For many individual purchases, consumers may not notice the changes. For a $1,000 television or computer, it will mean an extra $5 in sales tax. On a $50 restaurant bill, it will mean an extra 50 cents. For a $200 hotel room, it will mean an additional $2.
“But over a year’s worth of purchases, it adds up,” said Curtis Picard, executive director of the Retail Association of Maine.
“Obviously, the impact will be greater on big-ticket items,” said Picard, who bought a used car last weekend to avoid the additional $80 to $100 in taxes he would have paid this week.
Dick Grotton, director of the Maine Restaurant Association, said his group plans to keep a close eye on how restaurants are affected by the higher meals-and-lodging tax.
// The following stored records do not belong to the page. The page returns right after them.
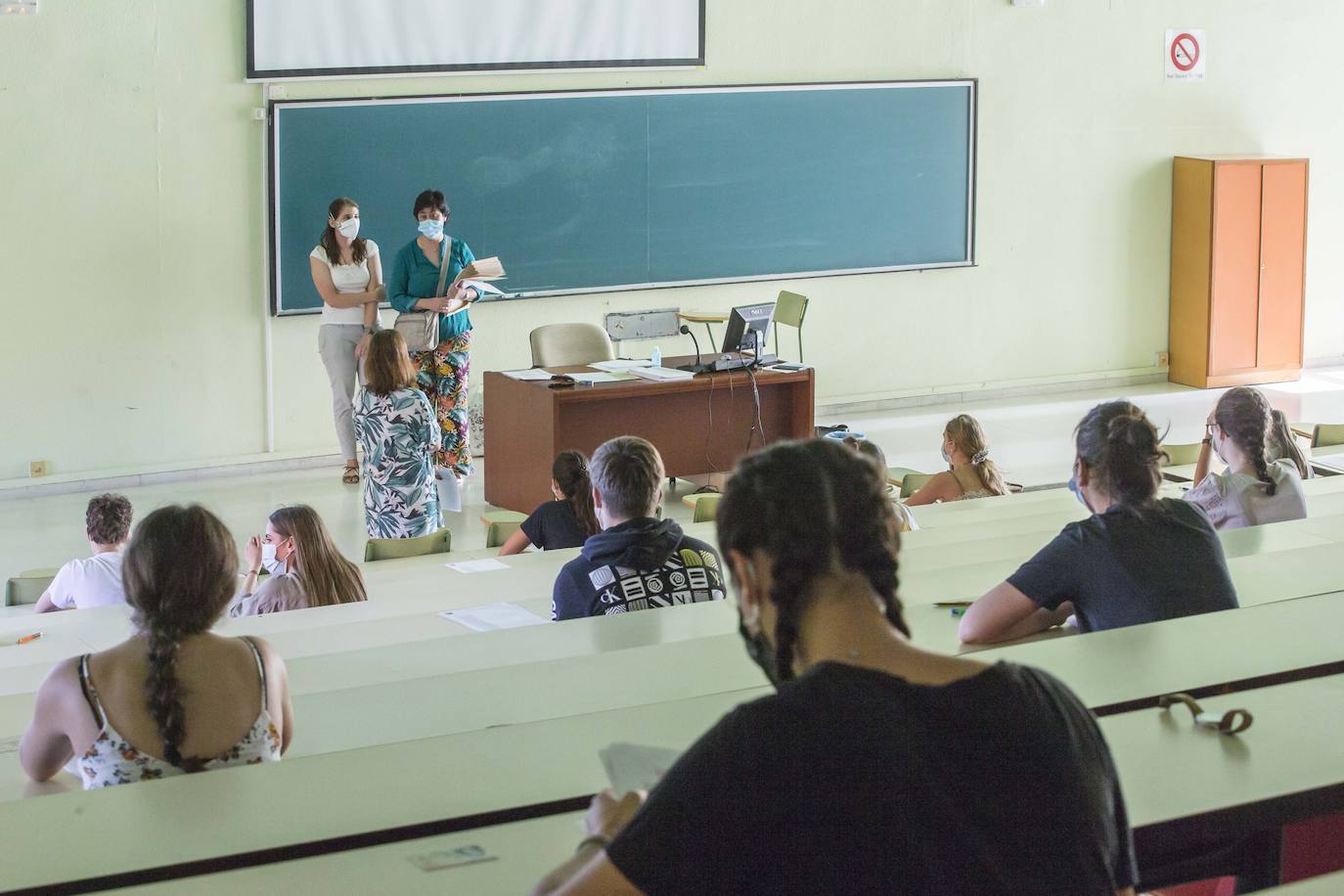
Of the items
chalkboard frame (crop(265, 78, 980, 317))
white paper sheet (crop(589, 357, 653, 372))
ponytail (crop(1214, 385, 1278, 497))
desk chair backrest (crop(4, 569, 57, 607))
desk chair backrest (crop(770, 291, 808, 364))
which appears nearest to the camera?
ponytail (crop(1214, 385, 1278, 497))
He said it may not keep diners at home, but it might make them think twice before ordering dessert, or a drink. It also might make them drop their tip to 15 percent from 20 percent, he said.
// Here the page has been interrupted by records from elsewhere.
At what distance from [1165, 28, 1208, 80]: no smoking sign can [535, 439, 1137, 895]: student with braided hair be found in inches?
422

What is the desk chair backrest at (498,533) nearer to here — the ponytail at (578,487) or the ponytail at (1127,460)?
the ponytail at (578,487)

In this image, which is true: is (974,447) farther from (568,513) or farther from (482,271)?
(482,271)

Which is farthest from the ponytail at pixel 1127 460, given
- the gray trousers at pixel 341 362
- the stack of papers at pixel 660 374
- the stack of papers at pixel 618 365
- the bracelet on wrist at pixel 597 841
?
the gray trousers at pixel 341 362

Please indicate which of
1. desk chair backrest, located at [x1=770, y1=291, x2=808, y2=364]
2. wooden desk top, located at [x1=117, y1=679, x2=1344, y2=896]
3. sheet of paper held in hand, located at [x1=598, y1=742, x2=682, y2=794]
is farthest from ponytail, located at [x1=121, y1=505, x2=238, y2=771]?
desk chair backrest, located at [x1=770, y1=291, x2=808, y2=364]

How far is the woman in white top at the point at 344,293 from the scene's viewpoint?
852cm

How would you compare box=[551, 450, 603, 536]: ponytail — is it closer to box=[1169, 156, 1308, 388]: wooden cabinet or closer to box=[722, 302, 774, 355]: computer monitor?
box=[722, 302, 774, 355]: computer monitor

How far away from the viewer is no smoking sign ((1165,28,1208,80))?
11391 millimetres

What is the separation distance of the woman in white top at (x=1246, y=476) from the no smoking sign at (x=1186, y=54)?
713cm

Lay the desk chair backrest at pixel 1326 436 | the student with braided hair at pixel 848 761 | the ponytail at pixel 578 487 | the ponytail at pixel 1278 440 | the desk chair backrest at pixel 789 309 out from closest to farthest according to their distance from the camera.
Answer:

“The two good things about this increase are that it didn’t start on July 1, in the middle of tourist season, and that it has a sunset provision,” he said.
The sales tax and meals-and-lodging tax increases were passed as a temporary measure that is scheduled to expire in June 2015.
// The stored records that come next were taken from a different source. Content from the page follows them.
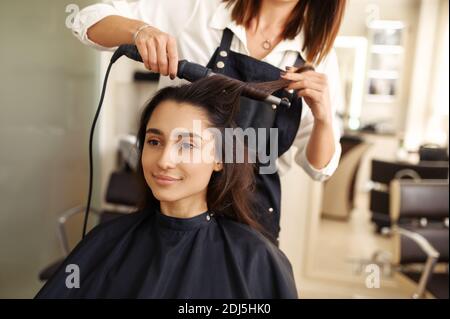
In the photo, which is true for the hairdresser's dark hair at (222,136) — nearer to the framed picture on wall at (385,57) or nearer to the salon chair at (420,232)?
the salon chair at (420,232)

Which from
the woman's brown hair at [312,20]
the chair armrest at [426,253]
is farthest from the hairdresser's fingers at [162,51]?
the chair armrest at [426,253]

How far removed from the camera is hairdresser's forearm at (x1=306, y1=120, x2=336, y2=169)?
0.79 metres

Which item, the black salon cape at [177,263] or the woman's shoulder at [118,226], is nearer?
the black salon cape at [177,263]

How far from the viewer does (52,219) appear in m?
1.75

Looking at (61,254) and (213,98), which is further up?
(213,98)

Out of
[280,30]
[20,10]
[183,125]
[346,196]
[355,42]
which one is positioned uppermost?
[355,42]

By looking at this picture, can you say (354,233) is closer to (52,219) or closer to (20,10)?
(52,219)

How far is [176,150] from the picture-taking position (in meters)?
0.77

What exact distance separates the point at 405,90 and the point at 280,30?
141 inches

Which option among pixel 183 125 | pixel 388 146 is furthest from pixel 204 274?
pixel 388 146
But not everyone is convinced that the increases will be temporary. Gray said he will be “stunned” if they aren’t made permanent.
“Income taxes were supposed to be temporary, too,” he said.
Except for New Hampshire, which has no sales tax, Maine has the lowest sales tax rate in New England, even with the bump to 5.5 percent. The new 8 percent meals-and-lodging tax is still lower than the 9 percent in New Hampshire and Vermont.
However, Greg Dugal of the Maine Innkeepers Association said many hotels, motels and bed-and-breakfasts have avoided rate increases in many years to stay competitive. He said they are operating on thin margins.
“I understand the Legislature had to do something at the 11th hour, but we’ll have to push hard to make sure the increases stay temporary,” Dugal said.
In addition to the tax increases, consumers will see a new tax of 5.5 percent on newspapers and other periodicals. A $1 paper will cost $1.06, and a $2.50 Sunday newspaper will cost $2.64, after taxes. The lifting of that longstanding tax exemption will provide Maine an extra $5.9 million over the next two years.